[Start of The data]

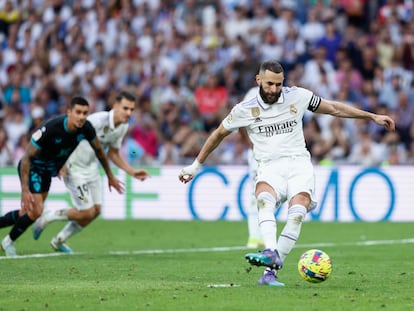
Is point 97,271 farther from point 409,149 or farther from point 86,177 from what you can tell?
point 409,149

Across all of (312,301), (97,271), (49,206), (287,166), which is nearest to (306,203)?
(287,166)

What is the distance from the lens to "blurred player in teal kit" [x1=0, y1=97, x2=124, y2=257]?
14375mm

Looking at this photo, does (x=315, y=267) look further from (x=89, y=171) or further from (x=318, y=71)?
(x=318, y=71)

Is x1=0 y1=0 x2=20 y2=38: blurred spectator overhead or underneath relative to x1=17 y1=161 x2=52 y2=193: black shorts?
overhead

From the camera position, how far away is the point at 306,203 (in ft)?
36.3

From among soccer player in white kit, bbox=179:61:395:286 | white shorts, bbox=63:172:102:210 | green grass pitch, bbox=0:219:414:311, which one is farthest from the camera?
white shorts, bbox=63:172:102:210

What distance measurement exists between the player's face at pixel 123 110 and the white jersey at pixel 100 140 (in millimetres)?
95

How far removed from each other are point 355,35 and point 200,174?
578cm

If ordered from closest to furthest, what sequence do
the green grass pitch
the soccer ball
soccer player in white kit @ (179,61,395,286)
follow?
the green grass pitch < the soccer ball < soccer player in white kit @ (179,61,395,286)

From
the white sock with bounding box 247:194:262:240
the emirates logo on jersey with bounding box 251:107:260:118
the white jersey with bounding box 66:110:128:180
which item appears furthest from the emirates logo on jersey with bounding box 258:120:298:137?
the white sock with bounding box 247:194:262:240

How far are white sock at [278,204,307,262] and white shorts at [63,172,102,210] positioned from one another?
5.72 metres

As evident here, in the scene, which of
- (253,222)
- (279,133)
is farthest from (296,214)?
(253,222)

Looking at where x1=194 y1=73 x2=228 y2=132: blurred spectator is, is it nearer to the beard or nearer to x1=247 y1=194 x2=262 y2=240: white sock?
x1=247 y1=194 x2=262 y2=240: white sock

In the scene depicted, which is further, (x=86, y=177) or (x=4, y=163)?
(x=4, y=163)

[End of The data]

__Given problem__. Rewrite the data as a Markdown table with the columns "Row" and "Line", starting at the line that has "Looking at where" and going through the end of the data. Leave out blank lines.

__Answer to this problem__.
| Row | Line |
|---|---|
| 1 | Looking at where x1=194 y1=73 x2=228 y2=132: blurred spectator is, is it nearer to the beard or nearer to x1=247 y1=194 x2=262 y2=240: white sock? |
| 2 | x1=247 y1=194 x2=262 y2=240: white sock |
| 3 | In the scene depicted, which is further, (x=86, y=177) or (x=4, y=163)? |
| 4 | (x=4, y=163) |